The *loci2bpp()* function further contains several options for filtering loci or samples from the sequence data. For example, you can keep only loci that have at least N samples in each species, and it removes any sample from the data set that is not listed in your IMAP dictionary. You can also set all of the ctl parameters here. We'll start by creating an IMAP dictionary that matches 'species' names to lists of sample names belonging to each species. 

In [2]:
## Create a mapping dictionary
## The keys are 'species', i.e., clades/groups for your samples, 
## The values are lists of sample names that belong to each group

IMAP = {"A": ["1A_0", "1B_0", "1C_0", "1D_0"], 
        "B": ["2E_0", "2F_0", "2G_0", "2H_0"],
        "C": ["3I_0", "3J_0", "3K_0", "3L_0"]
       }

In [3]:
## Then you must write your tree hypothesis as a newick string.
## This must include all 'species' names in the imap dictionary

TREE = "((A,B),C);"



(Optional): You can further designate an additional dictionary that will be used to subsample loci for inclusion in the *bpp* analysis. Below I call this dictionary MINMAP, and it will be used to filter loci so that we only include loci in the analysis that have at least N taxa with sequence data in a locus for each given 'species' group.
-=-=-=-=-
Problem description
Please say whether each statement agrees with the text on loci2bpp, answering yes or no and quoting the deciding words exactly.
1. Samples missing from the IMAP dictionary are removed from the data set.
2. The newick tree string may leave out some of the 'species' names in the IMAP dictionary.
3. The MINMAP dictionary must be supplied for the analysis to run.
Rely on the text alone.
-=-=-=-=-
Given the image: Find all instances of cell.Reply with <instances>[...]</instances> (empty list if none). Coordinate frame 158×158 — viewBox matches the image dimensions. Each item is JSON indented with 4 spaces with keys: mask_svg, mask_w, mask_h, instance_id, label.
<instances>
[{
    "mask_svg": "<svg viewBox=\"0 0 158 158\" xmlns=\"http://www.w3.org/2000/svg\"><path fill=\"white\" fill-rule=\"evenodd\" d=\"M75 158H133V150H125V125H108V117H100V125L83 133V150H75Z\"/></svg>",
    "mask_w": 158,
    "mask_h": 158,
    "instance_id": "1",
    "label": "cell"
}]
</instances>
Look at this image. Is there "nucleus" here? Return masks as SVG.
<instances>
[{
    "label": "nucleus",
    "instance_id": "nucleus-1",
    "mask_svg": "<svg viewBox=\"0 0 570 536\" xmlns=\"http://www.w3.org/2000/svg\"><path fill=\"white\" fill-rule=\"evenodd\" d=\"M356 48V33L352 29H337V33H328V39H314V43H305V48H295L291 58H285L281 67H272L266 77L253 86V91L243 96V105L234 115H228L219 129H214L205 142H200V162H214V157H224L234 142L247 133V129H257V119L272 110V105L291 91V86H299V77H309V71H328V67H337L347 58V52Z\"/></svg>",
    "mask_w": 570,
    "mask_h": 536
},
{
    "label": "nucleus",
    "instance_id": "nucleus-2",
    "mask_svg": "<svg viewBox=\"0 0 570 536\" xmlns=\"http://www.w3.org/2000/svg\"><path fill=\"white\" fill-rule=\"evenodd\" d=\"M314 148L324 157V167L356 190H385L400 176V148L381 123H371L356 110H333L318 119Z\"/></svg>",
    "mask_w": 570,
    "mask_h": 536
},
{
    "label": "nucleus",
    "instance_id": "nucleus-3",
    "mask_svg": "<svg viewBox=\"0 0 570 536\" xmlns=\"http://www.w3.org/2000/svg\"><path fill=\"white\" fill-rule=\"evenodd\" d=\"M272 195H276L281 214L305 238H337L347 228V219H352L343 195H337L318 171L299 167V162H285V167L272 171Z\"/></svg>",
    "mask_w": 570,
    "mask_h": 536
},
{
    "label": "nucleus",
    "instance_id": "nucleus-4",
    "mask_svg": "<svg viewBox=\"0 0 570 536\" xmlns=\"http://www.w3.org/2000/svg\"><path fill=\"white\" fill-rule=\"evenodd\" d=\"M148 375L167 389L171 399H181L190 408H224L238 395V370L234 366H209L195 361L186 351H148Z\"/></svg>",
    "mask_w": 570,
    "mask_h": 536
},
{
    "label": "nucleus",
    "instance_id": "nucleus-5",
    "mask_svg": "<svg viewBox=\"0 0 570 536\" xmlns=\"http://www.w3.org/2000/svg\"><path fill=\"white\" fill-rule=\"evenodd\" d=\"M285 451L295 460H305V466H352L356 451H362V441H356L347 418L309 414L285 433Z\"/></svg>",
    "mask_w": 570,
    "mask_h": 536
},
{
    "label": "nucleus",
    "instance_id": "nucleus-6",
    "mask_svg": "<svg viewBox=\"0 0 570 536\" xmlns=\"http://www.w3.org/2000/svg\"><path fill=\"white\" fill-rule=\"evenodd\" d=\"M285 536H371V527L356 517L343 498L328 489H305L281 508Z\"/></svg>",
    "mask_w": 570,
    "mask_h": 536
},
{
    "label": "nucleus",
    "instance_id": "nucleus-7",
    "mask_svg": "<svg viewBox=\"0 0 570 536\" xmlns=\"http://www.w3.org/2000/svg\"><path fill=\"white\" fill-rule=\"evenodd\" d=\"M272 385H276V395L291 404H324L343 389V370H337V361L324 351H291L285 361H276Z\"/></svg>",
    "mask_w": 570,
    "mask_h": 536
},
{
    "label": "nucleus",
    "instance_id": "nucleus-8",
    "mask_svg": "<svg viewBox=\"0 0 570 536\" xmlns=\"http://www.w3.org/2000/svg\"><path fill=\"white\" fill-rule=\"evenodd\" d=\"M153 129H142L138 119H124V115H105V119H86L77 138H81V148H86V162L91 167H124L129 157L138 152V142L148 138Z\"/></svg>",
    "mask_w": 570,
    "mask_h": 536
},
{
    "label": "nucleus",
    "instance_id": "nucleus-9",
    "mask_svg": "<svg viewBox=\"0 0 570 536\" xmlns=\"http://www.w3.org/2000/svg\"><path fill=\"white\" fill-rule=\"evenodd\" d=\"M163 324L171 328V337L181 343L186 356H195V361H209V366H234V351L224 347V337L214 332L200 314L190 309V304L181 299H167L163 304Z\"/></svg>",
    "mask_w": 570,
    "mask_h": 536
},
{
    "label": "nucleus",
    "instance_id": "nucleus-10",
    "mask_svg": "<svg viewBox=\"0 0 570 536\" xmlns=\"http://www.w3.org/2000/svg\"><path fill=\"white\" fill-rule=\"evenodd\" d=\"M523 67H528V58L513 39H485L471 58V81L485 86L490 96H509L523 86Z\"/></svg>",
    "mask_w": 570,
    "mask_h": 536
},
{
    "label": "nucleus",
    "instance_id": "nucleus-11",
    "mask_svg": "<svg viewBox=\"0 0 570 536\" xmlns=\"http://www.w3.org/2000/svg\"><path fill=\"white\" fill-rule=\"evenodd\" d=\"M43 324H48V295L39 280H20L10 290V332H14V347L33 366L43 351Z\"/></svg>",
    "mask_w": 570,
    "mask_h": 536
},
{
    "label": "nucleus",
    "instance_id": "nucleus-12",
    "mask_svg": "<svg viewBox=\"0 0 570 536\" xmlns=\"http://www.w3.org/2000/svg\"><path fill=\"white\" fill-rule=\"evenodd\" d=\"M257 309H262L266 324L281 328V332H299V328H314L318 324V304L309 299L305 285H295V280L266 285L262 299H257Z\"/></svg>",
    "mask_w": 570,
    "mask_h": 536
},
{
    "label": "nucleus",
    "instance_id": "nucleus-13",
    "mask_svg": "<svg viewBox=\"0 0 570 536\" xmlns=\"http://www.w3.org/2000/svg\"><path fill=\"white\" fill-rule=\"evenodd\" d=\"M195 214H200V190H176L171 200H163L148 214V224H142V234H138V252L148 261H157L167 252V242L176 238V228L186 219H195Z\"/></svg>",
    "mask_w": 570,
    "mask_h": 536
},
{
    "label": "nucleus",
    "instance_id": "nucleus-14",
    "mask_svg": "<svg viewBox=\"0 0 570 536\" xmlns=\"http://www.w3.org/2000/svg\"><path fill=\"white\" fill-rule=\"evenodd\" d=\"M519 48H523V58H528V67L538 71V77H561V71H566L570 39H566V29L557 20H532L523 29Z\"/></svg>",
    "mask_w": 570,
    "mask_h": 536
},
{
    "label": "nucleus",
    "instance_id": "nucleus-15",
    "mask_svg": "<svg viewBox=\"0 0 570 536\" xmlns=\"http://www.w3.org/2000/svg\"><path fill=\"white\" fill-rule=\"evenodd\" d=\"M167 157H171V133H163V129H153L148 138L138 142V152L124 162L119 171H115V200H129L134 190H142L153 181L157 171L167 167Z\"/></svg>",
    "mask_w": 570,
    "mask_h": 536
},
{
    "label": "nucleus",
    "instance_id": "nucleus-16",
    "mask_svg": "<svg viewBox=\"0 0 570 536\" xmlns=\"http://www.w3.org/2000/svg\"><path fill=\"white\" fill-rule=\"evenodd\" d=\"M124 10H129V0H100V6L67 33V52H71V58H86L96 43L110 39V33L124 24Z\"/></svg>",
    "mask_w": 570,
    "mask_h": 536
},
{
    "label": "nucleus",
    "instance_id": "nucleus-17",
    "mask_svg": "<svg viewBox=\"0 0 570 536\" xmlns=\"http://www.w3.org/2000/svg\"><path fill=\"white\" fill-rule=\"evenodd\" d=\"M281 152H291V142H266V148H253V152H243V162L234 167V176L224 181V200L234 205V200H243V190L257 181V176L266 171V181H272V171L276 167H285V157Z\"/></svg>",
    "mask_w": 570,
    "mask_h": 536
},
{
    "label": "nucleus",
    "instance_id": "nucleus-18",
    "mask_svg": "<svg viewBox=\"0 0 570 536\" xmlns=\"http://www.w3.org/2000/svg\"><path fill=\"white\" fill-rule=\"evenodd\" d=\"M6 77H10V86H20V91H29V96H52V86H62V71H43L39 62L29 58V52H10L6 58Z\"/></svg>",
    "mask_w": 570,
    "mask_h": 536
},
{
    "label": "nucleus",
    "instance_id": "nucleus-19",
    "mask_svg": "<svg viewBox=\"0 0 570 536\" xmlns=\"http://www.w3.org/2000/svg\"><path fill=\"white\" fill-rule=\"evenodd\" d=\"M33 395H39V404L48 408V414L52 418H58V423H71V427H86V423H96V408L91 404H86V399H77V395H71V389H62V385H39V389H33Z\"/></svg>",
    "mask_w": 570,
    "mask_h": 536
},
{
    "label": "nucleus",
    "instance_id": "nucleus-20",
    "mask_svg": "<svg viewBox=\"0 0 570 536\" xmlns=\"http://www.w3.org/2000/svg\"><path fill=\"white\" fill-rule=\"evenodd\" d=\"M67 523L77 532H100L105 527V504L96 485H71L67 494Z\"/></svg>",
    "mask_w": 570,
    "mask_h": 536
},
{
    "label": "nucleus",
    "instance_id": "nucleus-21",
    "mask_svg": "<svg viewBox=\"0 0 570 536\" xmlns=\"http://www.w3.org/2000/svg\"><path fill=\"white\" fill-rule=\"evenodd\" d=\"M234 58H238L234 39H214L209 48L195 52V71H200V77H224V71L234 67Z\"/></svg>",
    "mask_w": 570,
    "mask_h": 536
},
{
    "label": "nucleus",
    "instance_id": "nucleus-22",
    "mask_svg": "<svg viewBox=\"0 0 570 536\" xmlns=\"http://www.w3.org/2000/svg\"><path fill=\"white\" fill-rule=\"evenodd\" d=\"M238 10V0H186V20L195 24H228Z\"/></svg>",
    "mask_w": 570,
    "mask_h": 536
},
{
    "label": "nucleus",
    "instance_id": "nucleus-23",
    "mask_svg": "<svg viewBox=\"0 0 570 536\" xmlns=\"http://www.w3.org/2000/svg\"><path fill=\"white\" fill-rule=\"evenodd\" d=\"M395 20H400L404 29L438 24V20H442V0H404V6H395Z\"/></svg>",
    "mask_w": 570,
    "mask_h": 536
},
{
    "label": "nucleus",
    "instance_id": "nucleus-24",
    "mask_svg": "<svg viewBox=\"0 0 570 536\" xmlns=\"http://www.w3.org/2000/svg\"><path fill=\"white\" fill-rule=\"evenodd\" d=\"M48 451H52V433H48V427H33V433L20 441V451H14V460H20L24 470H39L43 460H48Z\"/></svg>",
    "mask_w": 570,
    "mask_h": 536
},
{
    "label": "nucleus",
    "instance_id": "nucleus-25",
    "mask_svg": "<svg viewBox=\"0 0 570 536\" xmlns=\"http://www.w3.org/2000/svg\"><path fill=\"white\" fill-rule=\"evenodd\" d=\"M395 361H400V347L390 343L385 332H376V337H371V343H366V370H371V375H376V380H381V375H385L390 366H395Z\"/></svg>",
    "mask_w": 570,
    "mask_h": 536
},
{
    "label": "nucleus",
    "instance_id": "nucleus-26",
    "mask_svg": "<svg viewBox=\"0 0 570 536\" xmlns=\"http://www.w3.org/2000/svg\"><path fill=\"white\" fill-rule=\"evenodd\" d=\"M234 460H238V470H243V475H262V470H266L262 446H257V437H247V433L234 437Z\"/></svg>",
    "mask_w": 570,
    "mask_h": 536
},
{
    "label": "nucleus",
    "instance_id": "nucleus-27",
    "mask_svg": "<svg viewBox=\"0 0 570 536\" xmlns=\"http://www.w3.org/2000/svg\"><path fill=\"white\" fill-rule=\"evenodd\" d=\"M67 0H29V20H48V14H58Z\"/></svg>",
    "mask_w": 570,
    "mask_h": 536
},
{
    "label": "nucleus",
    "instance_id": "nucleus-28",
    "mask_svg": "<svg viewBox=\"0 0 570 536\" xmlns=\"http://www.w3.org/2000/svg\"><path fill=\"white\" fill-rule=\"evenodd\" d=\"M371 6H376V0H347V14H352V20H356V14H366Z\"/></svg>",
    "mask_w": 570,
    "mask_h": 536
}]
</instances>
-=-=-=-=-
Final answer
1. Yes: "it removes any sample from the data set that is not listed in your IMAP dictionary"
2. No: "This must include all 'species' names in the imap dictionary"
3. No: "(Optional): You can further designate an additional dictionary that will be used to subsample loci"